## Record set
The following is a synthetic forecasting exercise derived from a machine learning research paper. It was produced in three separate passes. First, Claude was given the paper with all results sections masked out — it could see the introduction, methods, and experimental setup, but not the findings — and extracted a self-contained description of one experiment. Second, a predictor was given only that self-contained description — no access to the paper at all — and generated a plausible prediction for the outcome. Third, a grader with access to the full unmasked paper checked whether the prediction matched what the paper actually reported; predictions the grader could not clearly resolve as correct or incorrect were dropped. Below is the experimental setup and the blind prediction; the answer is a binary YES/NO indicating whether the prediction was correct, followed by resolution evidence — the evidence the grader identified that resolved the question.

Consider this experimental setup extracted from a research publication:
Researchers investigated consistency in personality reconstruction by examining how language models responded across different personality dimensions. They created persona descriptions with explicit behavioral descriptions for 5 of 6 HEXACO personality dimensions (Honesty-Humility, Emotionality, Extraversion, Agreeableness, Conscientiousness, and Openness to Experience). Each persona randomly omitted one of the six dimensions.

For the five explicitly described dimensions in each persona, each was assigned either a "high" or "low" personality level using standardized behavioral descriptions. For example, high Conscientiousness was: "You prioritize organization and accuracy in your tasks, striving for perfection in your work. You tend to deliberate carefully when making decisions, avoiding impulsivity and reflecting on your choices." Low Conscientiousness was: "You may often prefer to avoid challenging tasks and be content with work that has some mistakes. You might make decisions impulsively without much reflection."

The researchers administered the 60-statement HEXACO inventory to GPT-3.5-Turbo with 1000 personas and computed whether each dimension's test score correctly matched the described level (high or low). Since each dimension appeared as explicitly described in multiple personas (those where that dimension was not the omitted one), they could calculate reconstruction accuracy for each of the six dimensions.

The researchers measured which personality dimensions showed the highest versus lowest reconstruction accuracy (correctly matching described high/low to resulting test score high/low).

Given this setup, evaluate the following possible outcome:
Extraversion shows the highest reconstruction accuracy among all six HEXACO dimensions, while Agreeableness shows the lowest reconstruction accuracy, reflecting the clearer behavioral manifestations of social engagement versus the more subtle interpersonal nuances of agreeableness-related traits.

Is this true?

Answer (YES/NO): NO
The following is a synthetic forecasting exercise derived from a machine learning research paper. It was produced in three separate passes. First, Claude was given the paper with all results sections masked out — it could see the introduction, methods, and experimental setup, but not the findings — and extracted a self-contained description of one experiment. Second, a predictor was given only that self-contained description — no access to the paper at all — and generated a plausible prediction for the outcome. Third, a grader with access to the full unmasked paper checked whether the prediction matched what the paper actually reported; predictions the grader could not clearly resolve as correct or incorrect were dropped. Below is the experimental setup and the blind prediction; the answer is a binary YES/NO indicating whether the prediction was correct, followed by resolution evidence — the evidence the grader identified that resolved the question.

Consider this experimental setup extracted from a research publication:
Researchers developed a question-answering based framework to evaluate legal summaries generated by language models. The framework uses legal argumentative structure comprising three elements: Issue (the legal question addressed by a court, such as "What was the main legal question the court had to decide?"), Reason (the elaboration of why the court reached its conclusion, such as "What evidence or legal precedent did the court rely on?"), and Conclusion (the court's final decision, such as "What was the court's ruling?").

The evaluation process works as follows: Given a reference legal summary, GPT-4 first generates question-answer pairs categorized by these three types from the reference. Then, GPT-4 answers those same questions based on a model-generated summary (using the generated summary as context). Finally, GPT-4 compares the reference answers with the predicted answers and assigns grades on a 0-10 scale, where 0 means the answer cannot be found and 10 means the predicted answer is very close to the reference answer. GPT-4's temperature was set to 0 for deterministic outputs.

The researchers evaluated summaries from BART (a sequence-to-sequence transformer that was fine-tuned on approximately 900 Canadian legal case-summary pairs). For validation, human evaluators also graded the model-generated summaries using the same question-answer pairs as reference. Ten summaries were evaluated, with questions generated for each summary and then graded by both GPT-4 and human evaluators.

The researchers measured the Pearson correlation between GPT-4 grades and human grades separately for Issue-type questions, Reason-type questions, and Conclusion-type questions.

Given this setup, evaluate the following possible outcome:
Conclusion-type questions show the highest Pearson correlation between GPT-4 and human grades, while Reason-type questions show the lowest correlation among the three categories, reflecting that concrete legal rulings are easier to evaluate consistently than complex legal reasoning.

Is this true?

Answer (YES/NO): NO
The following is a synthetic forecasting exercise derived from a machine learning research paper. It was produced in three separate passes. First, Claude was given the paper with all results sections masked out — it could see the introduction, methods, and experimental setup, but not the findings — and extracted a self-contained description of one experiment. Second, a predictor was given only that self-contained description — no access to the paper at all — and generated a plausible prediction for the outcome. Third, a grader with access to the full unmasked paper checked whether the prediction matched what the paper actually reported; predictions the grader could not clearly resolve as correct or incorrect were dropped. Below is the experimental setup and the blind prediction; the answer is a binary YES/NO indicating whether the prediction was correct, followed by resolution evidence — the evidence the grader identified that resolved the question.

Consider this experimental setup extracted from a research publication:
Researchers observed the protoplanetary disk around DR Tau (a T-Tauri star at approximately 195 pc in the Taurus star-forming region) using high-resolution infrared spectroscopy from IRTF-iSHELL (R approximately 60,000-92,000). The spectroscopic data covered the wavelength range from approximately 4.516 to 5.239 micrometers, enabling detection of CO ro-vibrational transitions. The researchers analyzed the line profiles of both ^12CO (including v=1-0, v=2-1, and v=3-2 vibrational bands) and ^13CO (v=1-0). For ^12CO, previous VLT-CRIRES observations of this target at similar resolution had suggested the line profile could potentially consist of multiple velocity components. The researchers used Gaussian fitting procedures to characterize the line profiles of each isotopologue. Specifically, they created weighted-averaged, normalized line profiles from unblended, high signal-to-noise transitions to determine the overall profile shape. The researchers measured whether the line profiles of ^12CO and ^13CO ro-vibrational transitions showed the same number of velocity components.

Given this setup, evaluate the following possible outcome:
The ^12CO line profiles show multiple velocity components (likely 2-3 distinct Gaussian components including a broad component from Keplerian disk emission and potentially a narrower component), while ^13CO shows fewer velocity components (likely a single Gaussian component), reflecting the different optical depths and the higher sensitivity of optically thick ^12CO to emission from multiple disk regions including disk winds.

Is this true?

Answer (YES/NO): YES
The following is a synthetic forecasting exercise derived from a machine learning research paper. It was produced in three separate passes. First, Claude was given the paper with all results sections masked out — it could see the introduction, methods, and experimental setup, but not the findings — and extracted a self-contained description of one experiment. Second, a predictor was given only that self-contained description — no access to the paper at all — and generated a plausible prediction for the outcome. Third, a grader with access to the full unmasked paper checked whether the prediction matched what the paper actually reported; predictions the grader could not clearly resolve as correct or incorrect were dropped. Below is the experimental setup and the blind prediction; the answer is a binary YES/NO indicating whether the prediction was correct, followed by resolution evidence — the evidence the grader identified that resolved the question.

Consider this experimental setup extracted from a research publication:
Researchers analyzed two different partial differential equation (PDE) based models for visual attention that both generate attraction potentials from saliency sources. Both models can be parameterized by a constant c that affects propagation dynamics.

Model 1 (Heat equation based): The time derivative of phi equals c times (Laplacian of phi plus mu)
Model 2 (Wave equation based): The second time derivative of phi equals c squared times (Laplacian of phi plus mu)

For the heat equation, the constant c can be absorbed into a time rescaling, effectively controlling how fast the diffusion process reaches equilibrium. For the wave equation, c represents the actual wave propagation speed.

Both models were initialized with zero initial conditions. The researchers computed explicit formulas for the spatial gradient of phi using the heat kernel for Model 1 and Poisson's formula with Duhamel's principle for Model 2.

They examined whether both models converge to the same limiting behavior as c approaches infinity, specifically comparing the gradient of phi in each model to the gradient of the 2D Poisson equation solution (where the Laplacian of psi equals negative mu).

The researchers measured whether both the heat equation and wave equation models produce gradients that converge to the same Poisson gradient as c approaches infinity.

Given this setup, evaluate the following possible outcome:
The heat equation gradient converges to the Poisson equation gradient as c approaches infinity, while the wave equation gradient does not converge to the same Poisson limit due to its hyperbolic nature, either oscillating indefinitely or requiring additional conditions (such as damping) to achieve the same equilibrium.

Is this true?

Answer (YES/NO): NO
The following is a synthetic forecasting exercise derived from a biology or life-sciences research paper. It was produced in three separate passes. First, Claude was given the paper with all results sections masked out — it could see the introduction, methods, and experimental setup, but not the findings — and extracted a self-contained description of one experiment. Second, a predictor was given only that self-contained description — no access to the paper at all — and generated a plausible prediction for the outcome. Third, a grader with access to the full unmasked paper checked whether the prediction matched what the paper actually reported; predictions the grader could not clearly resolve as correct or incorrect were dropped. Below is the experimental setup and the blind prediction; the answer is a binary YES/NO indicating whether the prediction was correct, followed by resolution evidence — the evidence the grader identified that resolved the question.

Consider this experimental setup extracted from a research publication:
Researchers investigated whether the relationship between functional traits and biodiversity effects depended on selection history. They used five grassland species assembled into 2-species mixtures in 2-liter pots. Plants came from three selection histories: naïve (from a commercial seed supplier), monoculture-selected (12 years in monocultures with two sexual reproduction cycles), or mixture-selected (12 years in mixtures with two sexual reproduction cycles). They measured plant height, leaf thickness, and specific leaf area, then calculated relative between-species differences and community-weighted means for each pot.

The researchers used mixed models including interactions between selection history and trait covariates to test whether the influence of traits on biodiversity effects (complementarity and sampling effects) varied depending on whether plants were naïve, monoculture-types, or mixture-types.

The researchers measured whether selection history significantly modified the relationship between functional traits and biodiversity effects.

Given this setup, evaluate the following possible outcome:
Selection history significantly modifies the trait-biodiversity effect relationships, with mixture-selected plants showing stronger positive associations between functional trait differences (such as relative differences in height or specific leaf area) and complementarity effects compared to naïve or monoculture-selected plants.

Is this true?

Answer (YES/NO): NO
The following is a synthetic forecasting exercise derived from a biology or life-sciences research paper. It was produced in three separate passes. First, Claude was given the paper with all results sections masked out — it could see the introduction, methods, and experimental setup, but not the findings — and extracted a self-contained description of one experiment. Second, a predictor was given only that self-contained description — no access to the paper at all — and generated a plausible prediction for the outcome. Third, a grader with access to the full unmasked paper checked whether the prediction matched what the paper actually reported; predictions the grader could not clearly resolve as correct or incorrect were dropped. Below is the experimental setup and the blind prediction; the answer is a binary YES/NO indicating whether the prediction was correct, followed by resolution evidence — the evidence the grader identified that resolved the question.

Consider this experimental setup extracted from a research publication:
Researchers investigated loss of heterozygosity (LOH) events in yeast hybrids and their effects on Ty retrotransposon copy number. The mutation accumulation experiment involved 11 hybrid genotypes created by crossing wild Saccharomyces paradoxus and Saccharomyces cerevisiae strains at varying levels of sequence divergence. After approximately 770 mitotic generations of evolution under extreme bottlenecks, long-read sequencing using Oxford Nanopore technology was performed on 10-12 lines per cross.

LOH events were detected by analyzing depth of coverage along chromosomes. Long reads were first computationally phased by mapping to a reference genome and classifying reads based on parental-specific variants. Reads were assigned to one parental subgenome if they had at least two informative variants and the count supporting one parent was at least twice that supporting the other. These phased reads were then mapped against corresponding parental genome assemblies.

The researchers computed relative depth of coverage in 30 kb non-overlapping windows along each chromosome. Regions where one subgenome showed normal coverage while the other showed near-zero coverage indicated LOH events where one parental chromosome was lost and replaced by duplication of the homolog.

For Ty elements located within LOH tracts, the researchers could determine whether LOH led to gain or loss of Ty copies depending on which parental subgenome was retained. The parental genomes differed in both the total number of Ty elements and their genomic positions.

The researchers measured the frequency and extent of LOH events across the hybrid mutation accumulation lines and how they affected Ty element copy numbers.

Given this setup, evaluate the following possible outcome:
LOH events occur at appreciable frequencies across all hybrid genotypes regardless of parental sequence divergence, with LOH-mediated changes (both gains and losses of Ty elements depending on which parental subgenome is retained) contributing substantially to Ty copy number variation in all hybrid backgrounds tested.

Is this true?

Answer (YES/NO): NO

## Work request
Where does the word "correctly" appear in the material above? Copy every line that holds it.

## Output of the task
The researchers administered the 60-statement HEXACO inventory to GPT-3.5-Turbo with 1000 personas and computed whether each dimension's test score correctly matched the described level (high or low). Since each dimension appeared as explicitly described in multiple personas (those where that dimension was not the omitted one), they could calculate reconstruction accuracy for each of the six dimensions.
The researchers measured which personality dimensions showed the highest versus lowest reconstruction accuracy (correctly matching described high/low to resulting test score high/low).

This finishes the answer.